Étudier la place et le statut de l’arbre, ainsi que ceux de la forêt, suppose de préciser les conditions d’émergence de cette métaphore de l’écriture. Il s’agit de montrer comment deux écrivains, familiers des « ruptures de l’Histoire » (Poulin, 2000, p. 147), mobilisent une même image pour dire un malaise profond — une inquiétude, parfois une tension — inscrite dans des contextes distincts : l’Italie de l’après-guerre pour Calvino et l’Algérie de la décennie noire pour Dib. À partir du traitement scriptural des rapports que les protagonistes entretiennent avec l’arbre et la forêt, nous repérerons d’abord quelques convergences, avant de dégager des lignes de force qui structurent l’imaginaire des deux écrivains : faire parler l’espace forestier jusqu’à en faire un personnage à part entière.
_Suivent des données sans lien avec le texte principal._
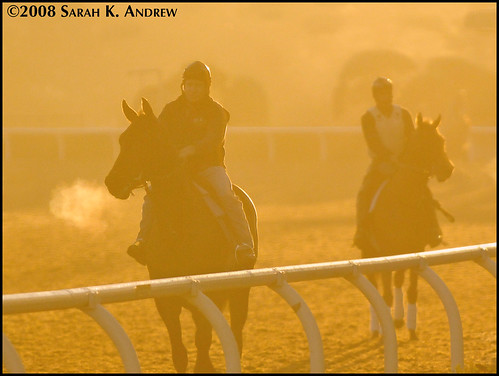 Sunrise at Santa Anita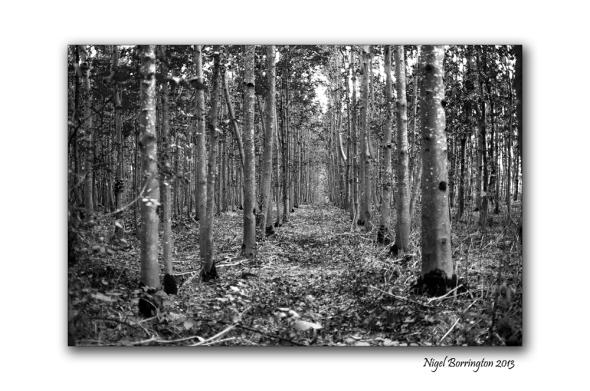 KIlkenny landscape photography 06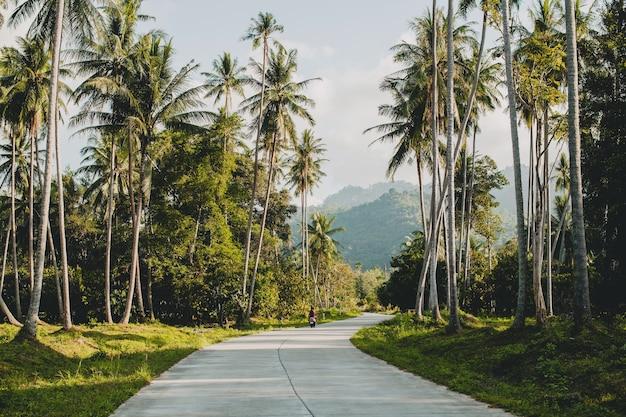 Tropische weg in het paradijs van thailand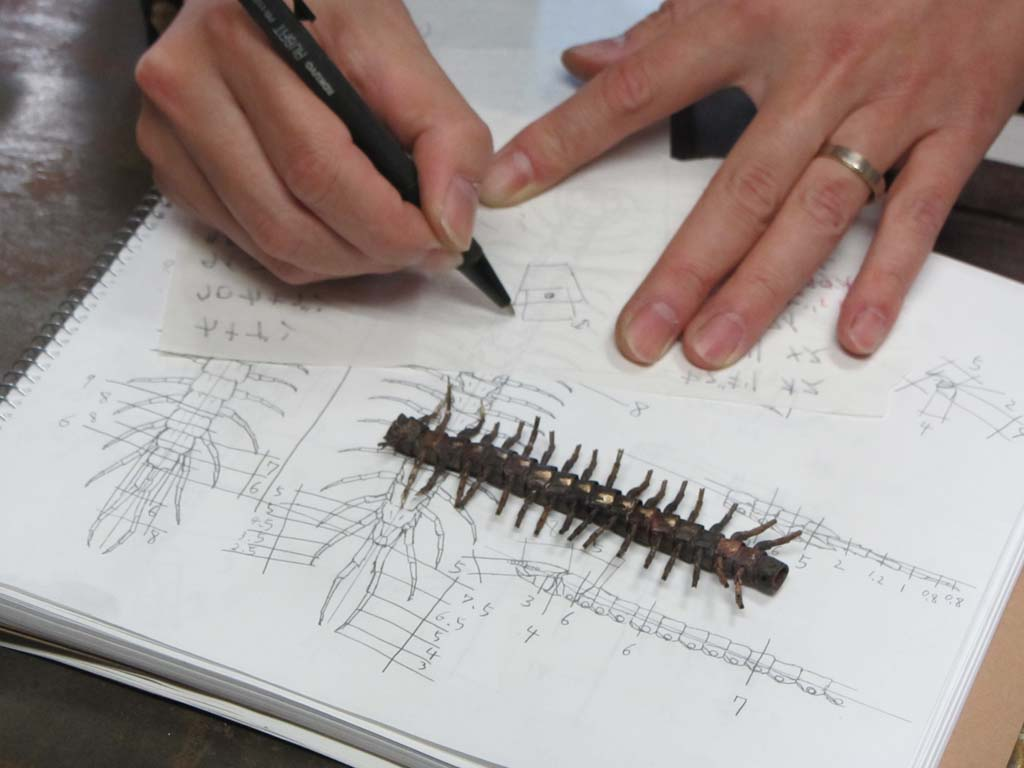 The centipede he was working on while we were there.
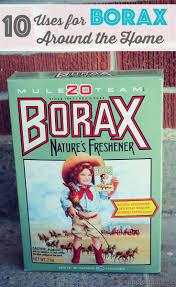 Best 25 Uses for borax ideas on Pinterest
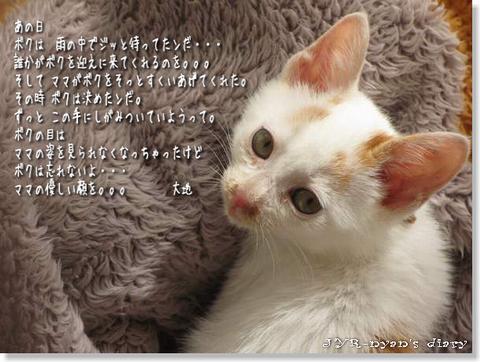 daichi121004_2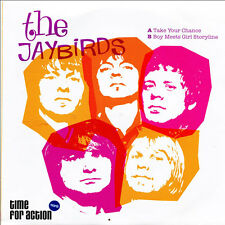 "THE JAYBIRDS Take Your Chance 7"" . sonics rolling stones birds r&b psychedelic"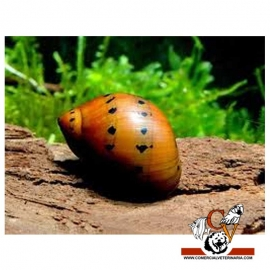 Caracol Neritina RED SPOTED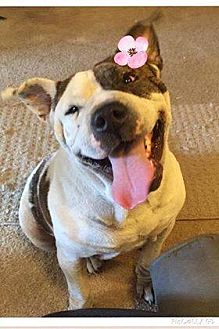 American Staffordshire Terrier Mix Dog for adoption in Lincoln, California - Miss America-great w/ kids!!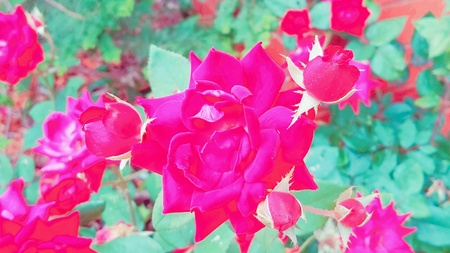 artistic: Bright abstract red roses closeup in a flower garden.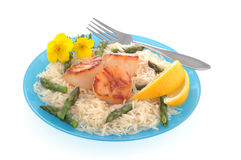 Sea Scallops and Rice Royalty Free Stock Photo
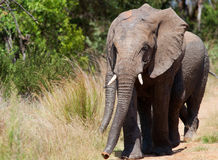 African Elephant with twin trunks Royalty Free Stock Image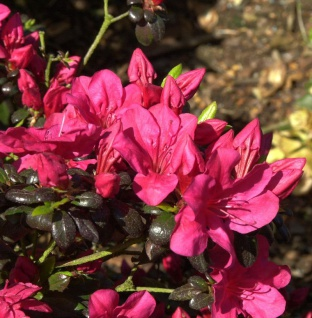 Japanische Azalee Maruschka® 25-30cm - Rhododendron obtusum - Zwerg Alpenrose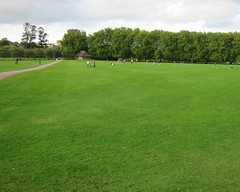 Picture of Jesus Green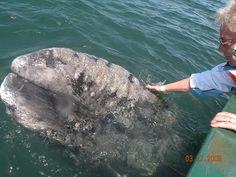 grey whales in san ignacio lagoon - baja california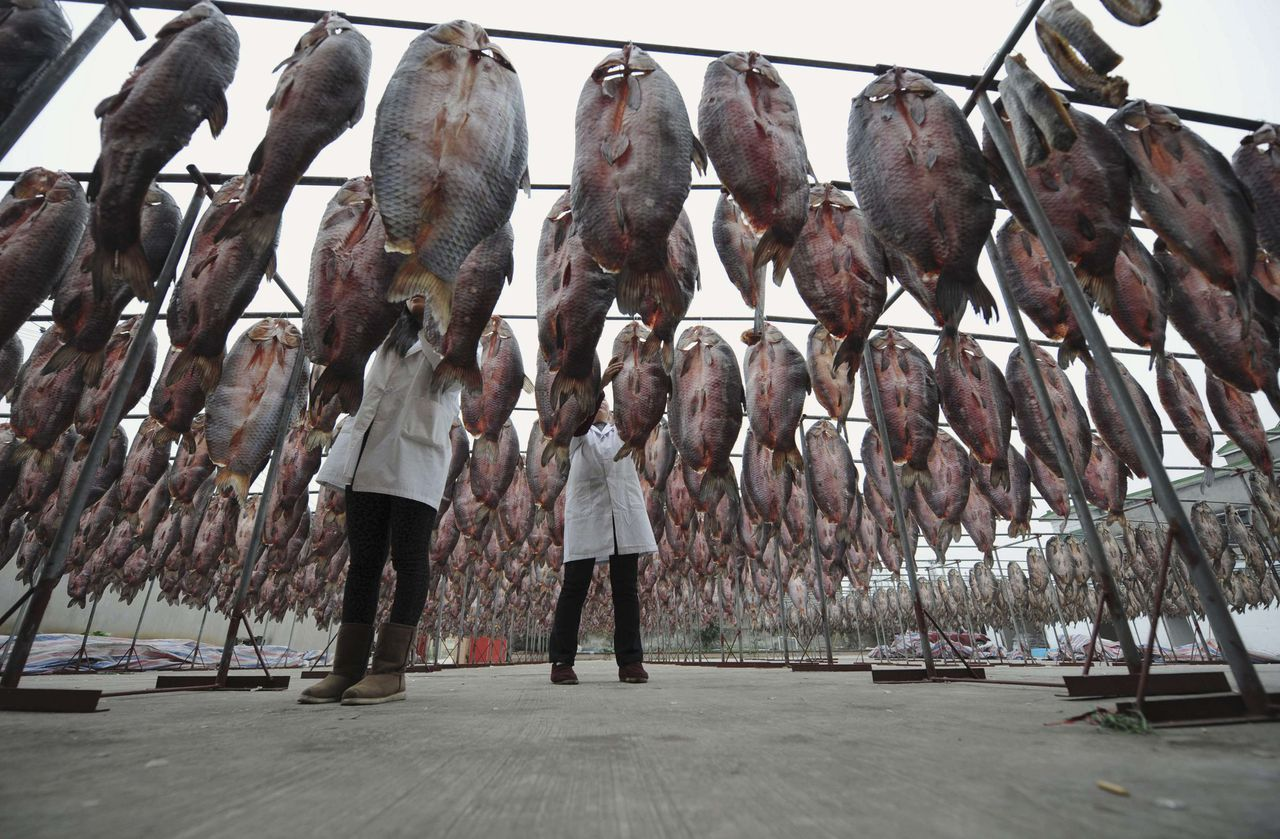 Workers hang dried fish onto poles at a processing facility on the outskirts of Hangzhou, Zhejiang province December 15, 2011. Dried fish is a traditional dish during the Chinese Spring Festival in Zhejiang province. REUTERS/Lang Lang (CHINA - Tags: SOCIETY FOOD BUSINESS)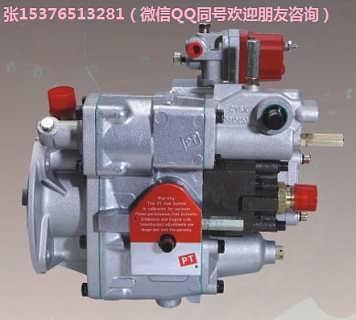 康明斯PT燃油泵3655213WB250搅拌机柴油泵NTA855-C335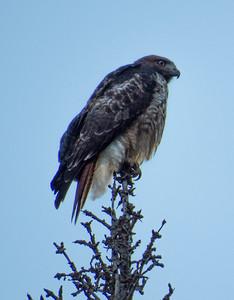 Hawk watch 2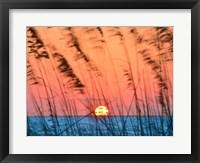 Framed Sun Dance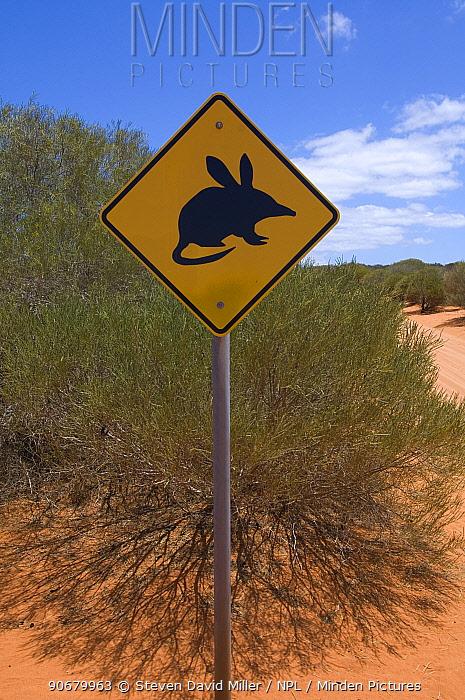 Sign warning travellers of Bilbies (Macrotis sp) on Peron Road, Francois Peron National Park, Western Australia, November  -  Steven David Miller/ npl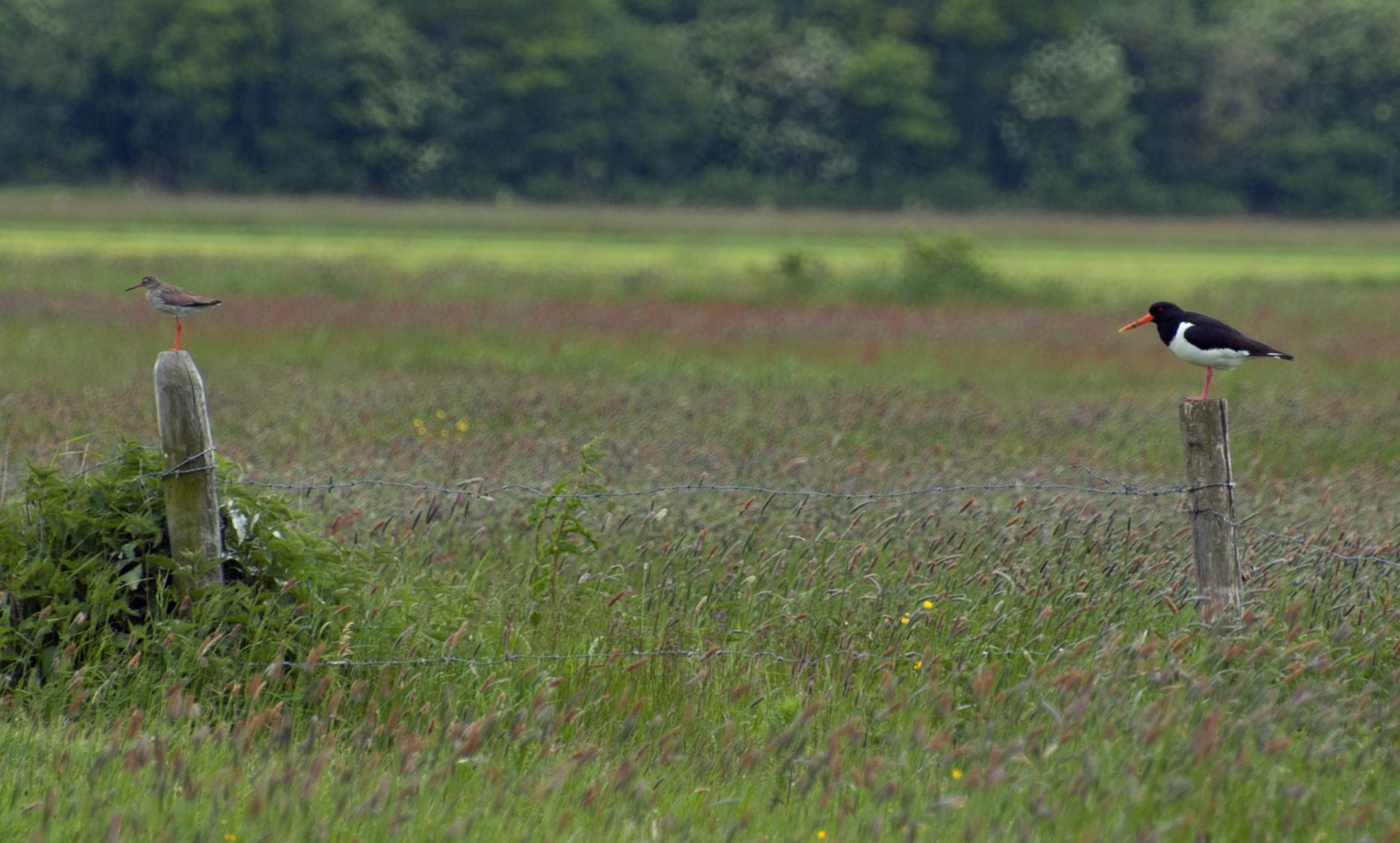 De weidevogels zullen al op korte termijn profiteren van een hoger waterpeil. Foto: tureluur en scholekster in de polder. Jenny van Leeuwen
Dans cette perspective, l’analyse adopte une démarche comparatiste :

  1. mise en place d’un cadre poétique où l’espace forestier est envisagé comme métaphore de l’écriture ;

  2. examen du diptyque arbre/forêt comme opérateur de subjectivation, de lecture et d’errance ;

  3. étude, enfin, du prolongement diégétique proposé par « La petite fille dans les arbres », qui récapitule la réflexion dibienne sur la page blanche et l’« état zéro ».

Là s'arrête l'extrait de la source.